One difference between this analysis and the two described above is that the purity of folic acid must be constrained to the interval (0 g g⁻¹, 1 g g⁻¹). To produce purity estimates separately for the individual samples, this constraint is applied using a rectangular prior distribution: $P_{{\text{PC}}_i}~R\left(0,1\right)$. MCMC analysis produced the results in table 6.

Table 6.

Summary outputs for purity of the folic acid (FA) samples.

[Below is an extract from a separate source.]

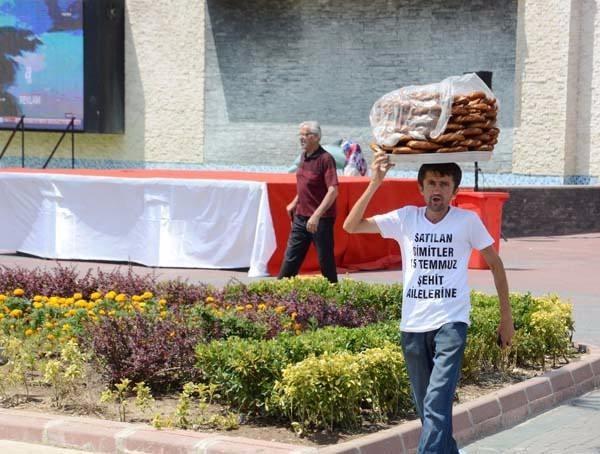 Bir günlük kazancının tamamını 15 Temmuz darbe girişiminde şehit olan vatandaşların ailelerine bağışlayan Erkan Ayhan, satış yaparken de üzerine giydiği tişört ile kampanyasını duyurdu.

Internal standard	Sample	Posterior mean (g g−1)	Posterior standard deviation (g g−1)
MSM	1	0.9068	0.0023
	2	0.9069	0.0020
	3	0.9062	0.0021
	4	0.9064	0.0021
Me2PDA	1	0.9044	0.0024
	2	0.9051	0.0028
	3	0.9058	0.0021

Since somewhat different folic acid purity values were inferred from the two internal standards, the corresponding sample sets were combined separately. The constraint to lie in the interval (0 g g⁻¹, 1 g g⁻¹) requires a different version of the hierarchical model for the purity values:

$$P_{{\text{PC}}_{ij}}~\text{Beta}\left(a_i,b_i\right),i=1,2;j=1,\dots ,3\text{or 4}$$ (8)

and

$$a_i=\frac{{\mathrm{\mu }}_{P_i}}{{\sigma }_i^2};b_i=\frac{1-{\mathrm{\mu }}_{P_i}}{{\sigma }_i^2};{\mathrm{\mu }}_{P_i}~R\left(0.6,1\right);{\sigma }_i~R\left(\mathrm{0.0.1}\right).$$

The analysis results were not sensitive to the ranges of the uniform distributions for the parameters ${\mathrm{\mu }}_{P_i}$ and σ_i but convergence was faster with the slightly informative prior distributions given here. As there were different distributions for the measurand depending on the internal standard i, there were two different sets of posterior means and standard deviations as given in table 7.

Table 7.

Summary outputs for purity for the two internal standards.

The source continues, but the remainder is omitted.